INSTRUCTIONS TO FOLLOW
Only lines with the word "emerging" are wanted; copy each of them from the listing below.

MATERIALS PROVIDED
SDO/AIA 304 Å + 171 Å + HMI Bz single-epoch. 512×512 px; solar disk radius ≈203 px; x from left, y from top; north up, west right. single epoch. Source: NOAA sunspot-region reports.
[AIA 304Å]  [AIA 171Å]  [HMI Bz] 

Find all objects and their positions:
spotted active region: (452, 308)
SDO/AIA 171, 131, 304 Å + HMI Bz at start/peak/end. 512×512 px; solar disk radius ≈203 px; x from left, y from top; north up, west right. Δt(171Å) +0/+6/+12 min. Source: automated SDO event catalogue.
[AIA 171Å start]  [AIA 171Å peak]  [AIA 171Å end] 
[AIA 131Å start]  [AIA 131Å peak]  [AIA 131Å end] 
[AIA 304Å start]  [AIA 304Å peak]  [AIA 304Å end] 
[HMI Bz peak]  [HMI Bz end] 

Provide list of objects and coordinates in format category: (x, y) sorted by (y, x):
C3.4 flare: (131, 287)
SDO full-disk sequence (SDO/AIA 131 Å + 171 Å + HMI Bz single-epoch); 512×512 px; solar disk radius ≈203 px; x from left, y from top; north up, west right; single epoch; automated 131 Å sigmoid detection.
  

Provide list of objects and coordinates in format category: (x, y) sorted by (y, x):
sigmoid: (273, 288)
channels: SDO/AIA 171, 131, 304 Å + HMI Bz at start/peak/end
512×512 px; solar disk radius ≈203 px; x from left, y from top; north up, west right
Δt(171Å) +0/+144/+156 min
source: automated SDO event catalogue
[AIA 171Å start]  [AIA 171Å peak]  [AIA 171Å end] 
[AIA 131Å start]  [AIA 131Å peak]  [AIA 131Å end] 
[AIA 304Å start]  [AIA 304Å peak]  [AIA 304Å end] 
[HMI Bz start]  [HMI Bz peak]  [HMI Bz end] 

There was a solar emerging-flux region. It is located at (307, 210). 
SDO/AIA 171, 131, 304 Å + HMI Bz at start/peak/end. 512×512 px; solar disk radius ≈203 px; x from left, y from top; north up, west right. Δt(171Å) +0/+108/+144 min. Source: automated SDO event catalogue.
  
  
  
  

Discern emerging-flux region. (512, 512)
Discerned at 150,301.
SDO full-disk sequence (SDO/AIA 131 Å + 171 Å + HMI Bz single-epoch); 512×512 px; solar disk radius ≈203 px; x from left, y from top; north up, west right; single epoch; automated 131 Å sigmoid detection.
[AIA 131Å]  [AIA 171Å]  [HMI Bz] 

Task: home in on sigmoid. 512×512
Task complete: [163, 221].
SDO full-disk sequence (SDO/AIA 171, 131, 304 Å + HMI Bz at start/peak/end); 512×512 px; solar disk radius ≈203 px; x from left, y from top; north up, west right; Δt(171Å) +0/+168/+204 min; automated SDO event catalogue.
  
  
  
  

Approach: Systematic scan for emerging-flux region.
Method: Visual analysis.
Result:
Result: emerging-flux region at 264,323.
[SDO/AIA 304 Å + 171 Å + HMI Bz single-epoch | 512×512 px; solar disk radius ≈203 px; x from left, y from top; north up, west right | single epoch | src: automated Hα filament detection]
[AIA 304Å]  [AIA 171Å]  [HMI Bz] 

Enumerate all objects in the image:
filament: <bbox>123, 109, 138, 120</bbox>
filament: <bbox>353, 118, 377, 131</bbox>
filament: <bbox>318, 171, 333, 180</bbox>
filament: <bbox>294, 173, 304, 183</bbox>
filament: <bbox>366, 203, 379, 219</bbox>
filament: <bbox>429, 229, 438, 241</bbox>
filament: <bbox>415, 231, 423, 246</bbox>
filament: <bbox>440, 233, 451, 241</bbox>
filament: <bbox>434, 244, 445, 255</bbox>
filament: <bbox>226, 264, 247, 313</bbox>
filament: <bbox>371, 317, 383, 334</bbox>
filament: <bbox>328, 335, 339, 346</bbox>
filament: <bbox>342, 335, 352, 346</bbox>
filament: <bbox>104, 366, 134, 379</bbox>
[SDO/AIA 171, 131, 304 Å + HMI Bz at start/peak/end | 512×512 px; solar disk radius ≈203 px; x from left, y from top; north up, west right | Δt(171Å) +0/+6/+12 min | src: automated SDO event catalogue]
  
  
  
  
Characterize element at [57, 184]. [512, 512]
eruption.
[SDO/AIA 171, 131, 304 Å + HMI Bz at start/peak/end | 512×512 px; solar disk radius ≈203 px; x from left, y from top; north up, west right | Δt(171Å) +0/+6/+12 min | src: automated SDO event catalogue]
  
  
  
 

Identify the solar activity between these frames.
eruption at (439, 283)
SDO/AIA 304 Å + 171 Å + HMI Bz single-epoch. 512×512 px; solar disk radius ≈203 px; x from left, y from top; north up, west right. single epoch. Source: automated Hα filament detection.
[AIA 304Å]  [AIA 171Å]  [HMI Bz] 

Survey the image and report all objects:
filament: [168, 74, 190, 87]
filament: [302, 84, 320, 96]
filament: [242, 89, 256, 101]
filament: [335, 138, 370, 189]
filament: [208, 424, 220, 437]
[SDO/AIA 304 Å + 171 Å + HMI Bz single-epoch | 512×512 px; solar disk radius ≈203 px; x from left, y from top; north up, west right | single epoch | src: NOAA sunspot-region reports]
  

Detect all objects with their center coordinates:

ANSWER BOX
There was a solar emerging-flux region. It is located at (307, 210). 
Discern emerging-flux region. (512, 512)
Approach: Systematic scan for emerging-flux region.
Result: emerging-flux region at 264,323.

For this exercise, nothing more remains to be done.